━━ TEXTO EXTRAÍDO ━━
Os corações foram se dividindo, a vida foi se partindo, o amor deixou de ser palavroso e transbordante, largo e aberto, e um silêncio cuidadoso começou a ocupar todos os espaços de nossas vidas.

O som ao redor era sufocante. Bastava um olhar diferente na hora do Jornal Nacional, que, de imediato, um manto de desconfiança mútua abraçava nossas diferenças e a eterna discussão começava. “Fascistinha!”. “Petralha!”

Primeiro, os comentários inocentes, as impressões momentâneas, depois as ironias; em seguida, as piadinhas de mau gosto; depois, gritos e, no final, a batida seca na porta do quarto. No dia seguinte, ao levantarmo-nos tudo era frio e seco.
━━━
OBJETIVO:
Por favor, reescreva o trecho do texto extraído que começa em "Primeiro, os comentários" e termina em "frio e seco.", substituindo "gritos" por "berros".
━━ DADOS FORNECIDOS ━━
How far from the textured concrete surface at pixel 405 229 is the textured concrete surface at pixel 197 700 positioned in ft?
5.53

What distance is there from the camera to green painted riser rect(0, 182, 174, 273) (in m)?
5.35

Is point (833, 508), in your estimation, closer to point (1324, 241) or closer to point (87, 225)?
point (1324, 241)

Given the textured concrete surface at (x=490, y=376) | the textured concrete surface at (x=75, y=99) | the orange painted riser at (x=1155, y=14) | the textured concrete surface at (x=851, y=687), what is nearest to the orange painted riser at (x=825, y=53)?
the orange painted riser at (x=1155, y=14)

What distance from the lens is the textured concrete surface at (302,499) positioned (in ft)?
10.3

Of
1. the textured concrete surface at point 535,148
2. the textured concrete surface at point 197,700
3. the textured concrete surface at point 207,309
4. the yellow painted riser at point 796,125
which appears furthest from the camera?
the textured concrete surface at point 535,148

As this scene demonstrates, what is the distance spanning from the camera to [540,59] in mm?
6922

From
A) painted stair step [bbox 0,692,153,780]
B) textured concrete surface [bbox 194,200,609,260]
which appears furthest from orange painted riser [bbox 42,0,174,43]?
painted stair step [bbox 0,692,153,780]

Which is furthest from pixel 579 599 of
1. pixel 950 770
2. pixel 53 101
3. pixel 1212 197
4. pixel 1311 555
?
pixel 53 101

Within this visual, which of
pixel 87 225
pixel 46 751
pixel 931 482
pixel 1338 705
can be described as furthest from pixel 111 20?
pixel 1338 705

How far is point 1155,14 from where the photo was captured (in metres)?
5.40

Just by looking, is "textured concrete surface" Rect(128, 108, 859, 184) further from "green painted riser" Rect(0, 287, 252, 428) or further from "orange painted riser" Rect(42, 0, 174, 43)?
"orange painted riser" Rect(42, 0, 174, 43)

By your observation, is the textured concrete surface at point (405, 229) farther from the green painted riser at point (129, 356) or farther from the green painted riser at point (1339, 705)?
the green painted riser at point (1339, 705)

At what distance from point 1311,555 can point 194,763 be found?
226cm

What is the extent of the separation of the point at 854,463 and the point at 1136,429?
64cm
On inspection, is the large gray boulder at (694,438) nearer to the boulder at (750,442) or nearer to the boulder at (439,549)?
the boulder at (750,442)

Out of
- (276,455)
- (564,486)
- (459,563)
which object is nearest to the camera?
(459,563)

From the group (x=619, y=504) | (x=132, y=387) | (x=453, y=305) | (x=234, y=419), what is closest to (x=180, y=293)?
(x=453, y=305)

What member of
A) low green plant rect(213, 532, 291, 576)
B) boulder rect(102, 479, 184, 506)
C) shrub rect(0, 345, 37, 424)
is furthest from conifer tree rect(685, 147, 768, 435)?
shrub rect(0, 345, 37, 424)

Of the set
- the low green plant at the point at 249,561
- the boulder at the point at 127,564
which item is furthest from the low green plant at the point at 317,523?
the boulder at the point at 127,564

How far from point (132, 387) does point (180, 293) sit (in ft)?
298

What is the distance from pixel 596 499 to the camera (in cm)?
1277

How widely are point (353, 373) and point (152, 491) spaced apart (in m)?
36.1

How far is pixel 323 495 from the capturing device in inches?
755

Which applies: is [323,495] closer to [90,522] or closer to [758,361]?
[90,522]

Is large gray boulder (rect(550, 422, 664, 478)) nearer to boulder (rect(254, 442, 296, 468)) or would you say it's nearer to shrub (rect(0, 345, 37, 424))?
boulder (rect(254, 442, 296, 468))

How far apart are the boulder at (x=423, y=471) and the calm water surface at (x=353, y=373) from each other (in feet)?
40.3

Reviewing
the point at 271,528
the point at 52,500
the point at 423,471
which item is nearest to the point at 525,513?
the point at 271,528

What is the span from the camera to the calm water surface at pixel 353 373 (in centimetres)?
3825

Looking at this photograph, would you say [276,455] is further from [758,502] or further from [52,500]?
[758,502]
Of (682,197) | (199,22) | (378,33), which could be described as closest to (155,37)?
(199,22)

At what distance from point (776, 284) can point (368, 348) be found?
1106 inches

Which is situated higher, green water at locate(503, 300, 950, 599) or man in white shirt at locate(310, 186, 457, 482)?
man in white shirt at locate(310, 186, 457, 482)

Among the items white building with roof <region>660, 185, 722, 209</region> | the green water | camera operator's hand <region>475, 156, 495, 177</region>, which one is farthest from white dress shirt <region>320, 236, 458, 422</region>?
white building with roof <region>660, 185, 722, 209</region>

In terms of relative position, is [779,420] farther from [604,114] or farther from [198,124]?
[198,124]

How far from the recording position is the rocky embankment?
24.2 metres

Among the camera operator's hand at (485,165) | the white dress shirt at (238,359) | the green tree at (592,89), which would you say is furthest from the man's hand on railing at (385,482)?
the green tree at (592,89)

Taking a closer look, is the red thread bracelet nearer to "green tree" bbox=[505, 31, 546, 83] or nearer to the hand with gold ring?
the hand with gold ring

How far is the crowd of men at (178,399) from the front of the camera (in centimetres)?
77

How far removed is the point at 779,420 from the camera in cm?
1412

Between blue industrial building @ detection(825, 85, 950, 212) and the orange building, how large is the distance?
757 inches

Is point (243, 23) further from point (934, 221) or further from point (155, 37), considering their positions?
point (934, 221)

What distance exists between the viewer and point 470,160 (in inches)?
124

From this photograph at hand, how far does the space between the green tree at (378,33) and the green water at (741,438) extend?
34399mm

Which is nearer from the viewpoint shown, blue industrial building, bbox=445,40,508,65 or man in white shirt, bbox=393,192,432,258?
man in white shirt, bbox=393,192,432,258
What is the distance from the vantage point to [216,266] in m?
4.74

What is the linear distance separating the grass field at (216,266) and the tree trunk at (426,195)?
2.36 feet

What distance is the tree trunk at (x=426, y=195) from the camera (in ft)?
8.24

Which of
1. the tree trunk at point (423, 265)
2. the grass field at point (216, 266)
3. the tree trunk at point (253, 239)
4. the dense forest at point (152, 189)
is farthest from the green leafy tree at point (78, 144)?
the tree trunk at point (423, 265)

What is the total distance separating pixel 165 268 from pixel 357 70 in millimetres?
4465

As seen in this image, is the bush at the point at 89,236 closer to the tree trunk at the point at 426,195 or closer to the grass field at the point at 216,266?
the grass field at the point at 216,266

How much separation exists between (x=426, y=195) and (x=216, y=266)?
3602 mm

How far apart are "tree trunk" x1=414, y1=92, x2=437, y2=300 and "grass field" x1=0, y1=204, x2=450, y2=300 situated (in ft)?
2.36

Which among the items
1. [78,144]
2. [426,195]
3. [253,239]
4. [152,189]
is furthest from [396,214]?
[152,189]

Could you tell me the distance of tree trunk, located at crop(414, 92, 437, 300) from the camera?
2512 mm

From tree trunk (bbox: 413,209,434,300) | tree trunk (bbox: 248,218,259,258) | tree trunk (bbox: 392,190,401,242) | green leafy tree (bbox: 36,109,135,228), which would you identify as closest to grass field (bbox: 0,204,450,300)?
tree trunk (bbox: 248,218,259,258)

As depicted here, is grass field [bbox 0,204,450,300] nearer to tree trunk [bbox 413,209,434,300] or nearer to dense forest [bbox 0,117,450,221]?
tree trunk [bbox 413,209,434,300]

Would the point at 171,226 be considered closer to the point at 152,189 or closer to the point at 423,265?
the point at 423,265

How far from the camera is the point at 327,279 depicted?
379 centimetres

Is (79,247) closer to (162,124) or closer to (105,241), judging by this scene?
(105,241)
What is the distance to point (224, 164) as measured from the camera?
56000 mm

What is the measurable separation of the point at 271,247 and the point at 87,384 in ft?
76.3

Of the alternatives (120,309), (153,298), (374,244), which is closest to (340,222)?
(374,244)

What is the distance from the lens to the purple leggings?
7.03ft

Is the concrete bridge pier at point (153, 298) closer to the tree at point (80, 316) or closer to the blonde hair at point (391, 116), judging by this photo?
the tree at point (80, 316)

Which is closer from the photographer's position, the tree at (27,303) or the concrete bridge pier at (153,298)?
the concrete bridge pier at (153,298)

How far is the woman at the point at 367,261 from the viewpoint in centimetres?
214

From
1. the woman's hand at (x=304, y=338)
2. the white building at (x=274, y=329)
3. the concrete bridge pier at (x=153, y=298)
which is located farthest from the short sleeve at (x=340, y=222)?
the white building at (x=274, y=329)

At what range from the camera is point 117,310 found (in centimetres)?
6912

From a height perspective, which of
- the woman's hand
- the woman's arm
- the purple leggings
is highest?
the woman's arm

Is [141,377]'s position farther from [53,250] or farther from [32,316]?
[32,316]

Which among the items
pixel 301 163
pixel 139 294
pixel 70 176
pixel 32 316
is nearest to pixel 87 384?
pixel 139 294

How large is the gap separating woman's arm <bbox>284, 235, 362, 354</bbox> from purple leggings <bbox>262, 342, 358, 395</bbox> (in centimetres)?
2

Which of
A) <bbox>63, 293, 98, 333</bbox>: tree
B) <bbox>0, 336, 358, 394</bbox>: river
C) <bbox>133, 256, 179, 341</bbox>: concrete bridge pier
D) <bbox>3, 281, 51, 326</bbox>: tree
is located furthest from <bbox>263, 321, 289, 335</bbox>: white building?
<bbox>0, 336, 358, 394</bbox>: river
━━━
RESPOSTA DA TAREFA:
Primeiro, os comentários inocentes, as impressões momentâneas, depois as ironias; em seguida, as piadinhas de mau gosto; depois, berros e, no final, a batida seca na porta do quarto. No dia seguinte, ao levantarmo-nos tudo era frio e seco.